■ **DATA SHOWN**:
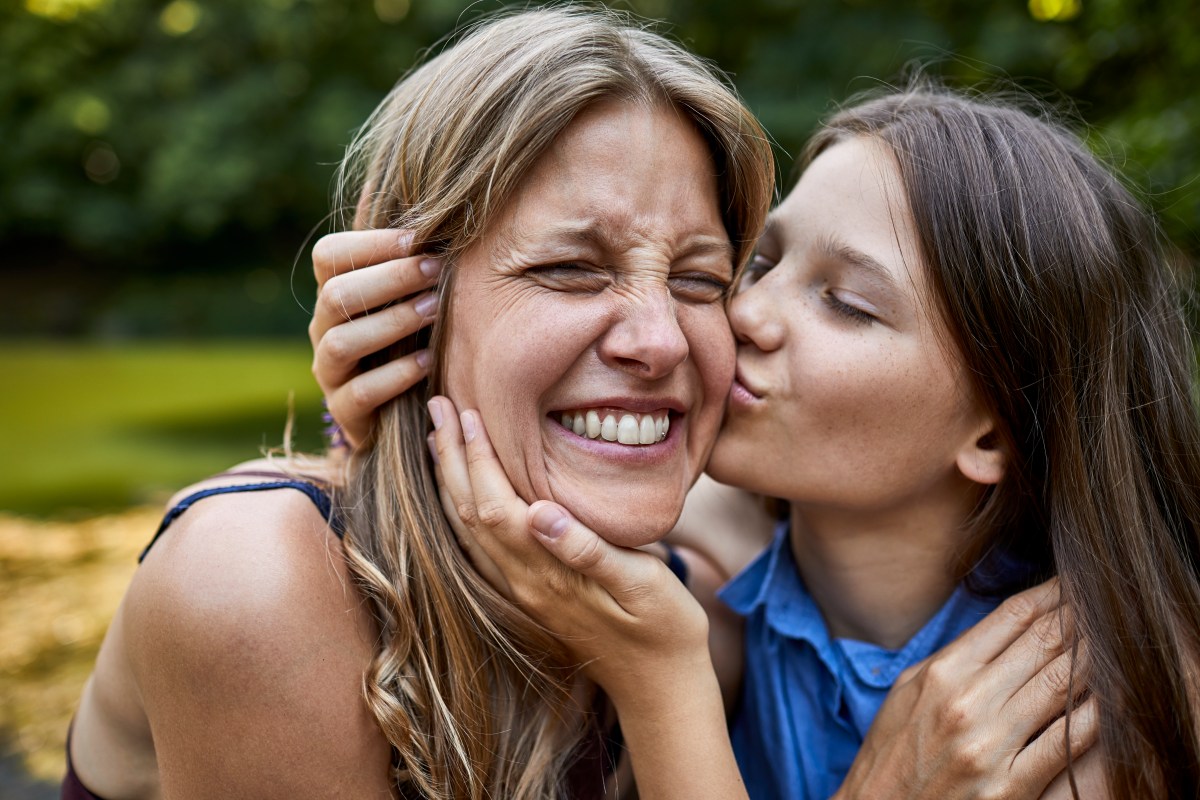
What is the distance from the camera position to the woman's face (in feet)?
7.55

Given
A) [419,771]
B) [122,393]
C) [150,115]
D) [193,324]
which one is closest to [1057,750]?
[419,771]

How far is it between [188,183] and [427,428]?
2616 cm

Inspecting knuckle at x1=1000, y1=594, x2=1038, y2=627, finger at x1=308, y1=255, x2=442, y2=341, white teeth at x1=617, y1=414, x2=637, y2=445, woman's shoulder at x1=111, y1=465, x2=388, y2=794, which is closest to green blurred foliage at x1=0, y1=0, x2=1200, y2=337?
knuckle at x1=1000, y1=594, x2=1038, y2=627

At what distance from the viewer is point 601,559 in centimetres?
230

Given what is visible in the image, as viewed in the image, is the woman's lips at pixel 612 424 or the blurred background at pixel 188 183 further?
the blurred background at pixel 188 183

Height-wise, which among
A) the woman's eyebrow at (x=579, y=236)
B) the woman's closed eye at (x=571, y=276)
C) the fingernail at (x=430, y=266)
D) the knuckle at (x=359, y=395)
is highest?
the woman's eyebrow at (x=579, y=236)

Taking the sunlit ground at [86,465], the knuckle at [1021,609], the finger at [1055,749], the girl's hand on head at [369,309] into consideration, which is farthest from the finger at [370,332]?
the finger at [1055,749]

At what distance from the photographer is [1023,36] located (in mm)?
15078

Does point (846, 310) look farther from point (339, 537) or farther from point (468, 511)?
Answer: point (339, 537)

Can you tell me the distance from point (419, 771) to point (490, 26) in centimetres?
179

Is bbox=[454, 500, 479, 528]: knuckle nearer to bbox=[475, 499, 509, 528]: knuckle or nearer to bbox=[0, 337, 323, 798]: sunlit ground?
bbox=[475, 499, 509, 528]: knuckle

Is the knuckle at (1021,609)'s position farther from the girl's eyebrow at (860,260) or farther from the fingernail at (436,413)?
the fingernail at (436,413)

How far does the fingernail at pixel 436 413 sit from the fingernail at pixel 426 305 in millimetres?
218

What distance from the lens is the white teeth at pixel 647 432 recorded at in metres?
2.38
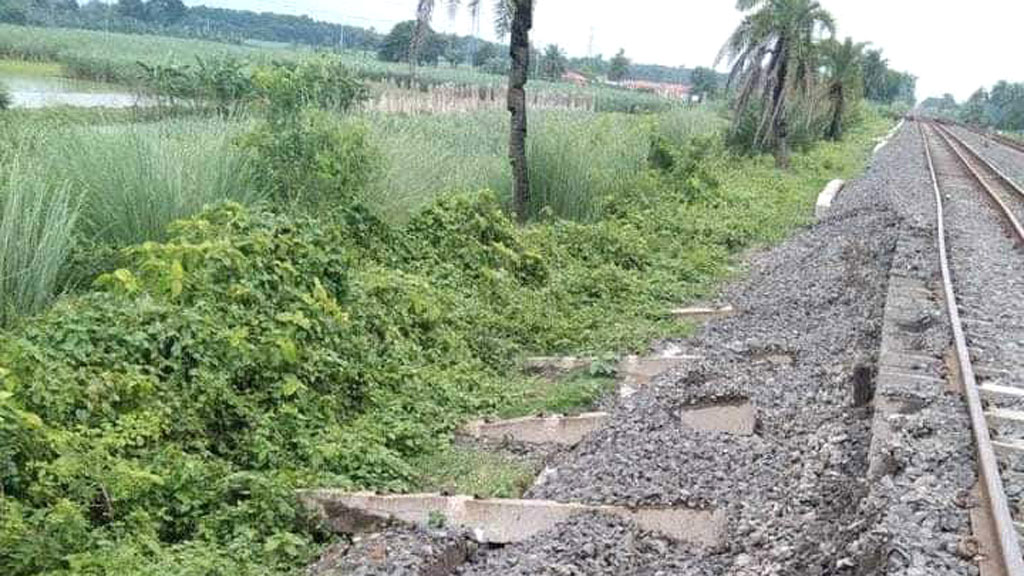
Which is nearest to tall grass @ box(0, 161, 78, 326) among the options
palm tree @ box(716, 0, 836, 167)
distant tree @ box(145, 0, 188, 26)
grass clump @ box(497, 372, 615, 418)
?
grass clump @ box(497, 372, 615, 418)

■ **EXERCISE**: Do not copy pictures. Restate exactly the lines from the one containing "Can you tell" through the last line of the records.

■ **RESPONSE TO THE TASK**:
Can you tell me the distance from point (419, 771) to point (490, 26) in centimetres?
179

Is bbox=[454, 500, 479, 528]: knuckle nearer to bbox=[475, 499, 509, 528]: knuckle or nearer to bbox=[0, 337, 323, 798]: sunlit ground?
bbox=[475, 499, 509, 528]: knuckle

Is the knuckle at (1021,609)'s position farther from the girl's eyebrow at (860,260) or farther from the fingernail at (436,413)?
the fingernail at (436,413)

How far does the fingernail at pixel 436 413 sit from the fingernail at pixel 426 305 in millimetres?
218

What distance from the lens is the white teeth at pixel 647 432 recorded at in metres?
2.38
Which is nearest to tall grass @ box(0, 161, 78, 326) among the options
palm tree @ box(716, 0, 836, 167)
distant tree @ box(145, 0, 188, 26)
grass clump @ box(497, 372, 615, 418)
?
grass clump @ box(497, 372, 615, 418)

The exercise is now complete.